Clausius-Clapeyron giving hope

We’ve seen that the Earth is getting warmer – and extremely so on the African continent. The evapotranspiration robs moisture. To assess impacts on the continents 'blue water' formation, however, we must take into account a physical relation that affects a different part of the hydrological cycle.

The Clausius-Clapeyron relation describes the relationship temperature has with the atmosphere’s potential to hold moisture. With rising temperatures, the atmosphere can hold more moisture (see Figure 1), leading to longer moisture retention before a rainfall event (longer drought events or dry seasons) and more intense rainfall once it does occur. This intensification of the hydrological cycle is more extreme in warmer regions (such as those semi-arid/arid regions of Africa) due to the Clausius-Clapeyron relation progressing in an exponential manner. Reviewing a wide range of climate modelling studies, a 2-3 degree rise in global temperatures will intensify the water cycle by 16-24%.

Figure 1. Clausius-Clapeyron relation, showing that the saturated water vapor pressure increased exponentially with increasing temperatures. (source)

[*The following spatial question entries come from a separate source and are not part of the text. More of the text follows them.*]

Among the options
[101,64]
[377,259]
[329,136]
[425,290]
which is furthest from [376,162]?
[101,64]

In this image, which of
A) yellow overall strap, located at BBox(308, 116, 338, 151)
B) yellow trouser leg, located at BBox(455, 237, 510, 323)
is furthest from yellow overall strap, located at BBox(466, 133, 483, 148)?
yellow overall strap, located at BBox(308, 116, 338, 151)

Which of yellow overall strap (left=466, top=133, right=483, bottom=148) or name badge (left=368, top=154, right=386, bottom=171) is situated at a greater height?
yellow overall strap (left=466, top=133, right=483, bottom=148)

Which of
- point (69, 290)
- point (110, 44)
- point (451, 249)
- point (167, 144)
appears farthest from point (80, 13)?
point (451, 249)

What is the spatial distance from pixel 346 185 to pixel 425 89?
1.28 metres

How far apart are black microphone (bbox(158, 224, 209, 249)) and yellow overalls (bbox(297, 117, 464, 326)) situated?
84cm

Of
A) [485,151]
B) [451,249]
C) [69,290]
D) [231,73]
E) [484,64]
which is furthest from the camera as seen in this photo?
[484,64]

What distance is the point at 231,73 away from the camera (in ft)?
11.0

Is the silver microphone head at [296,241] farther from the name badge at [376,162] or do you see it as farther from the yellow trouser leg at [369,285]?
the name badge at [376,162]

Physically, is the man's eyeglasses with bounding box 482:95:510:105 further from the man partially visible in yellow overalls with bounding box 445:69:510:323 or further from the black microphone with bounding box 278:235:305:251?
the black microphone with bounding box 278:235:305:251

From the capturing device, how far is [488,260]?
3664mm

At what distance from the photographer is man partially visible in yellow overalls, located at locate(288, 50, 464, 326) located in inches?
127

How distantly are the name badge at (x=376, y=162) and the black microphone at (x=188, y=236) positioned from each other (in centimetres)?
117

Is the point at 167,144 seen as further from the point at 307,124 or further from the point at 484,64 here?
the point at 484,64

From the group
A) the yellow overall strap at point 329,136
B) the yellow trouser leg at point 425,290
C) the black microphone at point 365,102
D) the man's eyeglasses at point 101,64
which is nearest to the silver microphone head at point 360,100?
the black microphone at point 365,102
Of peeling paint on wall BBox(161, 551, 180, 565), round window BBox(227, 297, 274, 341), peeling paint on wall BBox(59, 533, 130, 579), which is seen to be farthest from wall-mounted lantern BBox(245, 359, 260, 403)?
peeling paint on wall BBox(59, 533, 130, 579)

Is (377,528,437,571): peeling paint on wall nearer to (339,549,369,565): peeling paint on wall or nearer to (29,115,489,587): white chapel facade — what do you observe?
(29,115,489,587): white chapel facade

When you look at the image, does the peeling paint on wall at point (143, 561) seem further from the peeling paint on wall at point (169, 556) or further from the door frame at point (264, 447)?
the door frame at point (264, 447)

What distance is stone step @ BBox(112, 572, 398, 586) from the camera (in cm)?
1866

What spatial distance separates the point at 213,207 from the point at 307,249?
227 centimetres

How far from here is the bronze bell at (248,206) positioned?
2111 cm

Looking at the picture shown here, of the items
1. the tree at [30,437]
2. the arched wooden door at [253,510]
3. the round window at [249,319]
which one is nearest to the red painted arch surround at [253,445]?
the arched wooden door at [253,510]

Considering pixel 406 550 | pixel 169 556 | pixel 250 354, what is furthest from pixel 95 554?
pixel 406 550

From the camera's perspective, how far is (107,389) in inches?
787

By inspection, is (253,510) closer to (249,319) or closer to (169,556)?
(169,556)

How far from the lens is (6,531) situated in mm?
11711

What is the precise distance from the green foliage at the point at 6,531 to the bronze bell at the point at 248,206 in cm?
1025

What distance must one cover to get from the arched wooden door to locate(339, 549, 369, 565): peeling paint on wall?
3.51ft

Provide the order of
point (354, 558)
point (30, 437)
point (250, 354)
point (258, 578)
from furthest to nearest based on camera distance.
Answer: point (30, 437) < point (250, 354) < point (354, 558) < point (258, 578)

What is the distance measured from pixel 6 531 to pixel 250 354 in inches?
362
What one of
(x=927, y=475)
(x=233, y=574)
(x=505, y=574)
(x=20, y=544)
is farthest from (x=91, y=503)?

The expected in-situ effect of this change on precipitation is different across Africa, especially as changes in global circulation further complicates prediction. Additionally, modelling of rainfall is severely limited in certainty by the lack of continuous observational data across the continent (Niang et al., 2014).

The intensification of rainfall can have beneficial consequences for the formation of 'blue water', by helping to maintain the ephemeral surplus in moisture despite a rise in evapotranspiration by higher temperatures. I want to relate back to my post 2 (which assumed no change in precipitation): the expected rainfall pattern intensification will likely result in the increase of moisture supply in a shorter period of the wet season - where the threshold (P-ET) is surpassed - and blue water resources can be formed. This is obviously a theoretical perspective and in reality it is the subtleties of the relative changes in ET and P at a location that will determine climate change's impact on 'blue water' formation.  

Thoughts on the implications on the ground:

While the potential for 'blue water' formation by this intensification of rainfall is clearly possible, the benefit of this to local populations and environments depends on the potential of water storage and retention to last through the extended dry seasons (that are also an effect of the intensification). The adverse effects of extended droughts and higher time-variable availability of water resources may often not be relieved by the 'hope' for this source of excess moisture. Even given that yearly sum 'blue water' does not change, the amplified variability of supply poses threats especially to subsistence households, farmers that live off rain-fed agriculture and highly adapted ecosystems. 

From causing disastrous floods (guardian.com) to dramatically improving groundwater storage (Taylor et al., 2013) everything is possible, depending on catchment characteristics, its geophysical properties and land-use.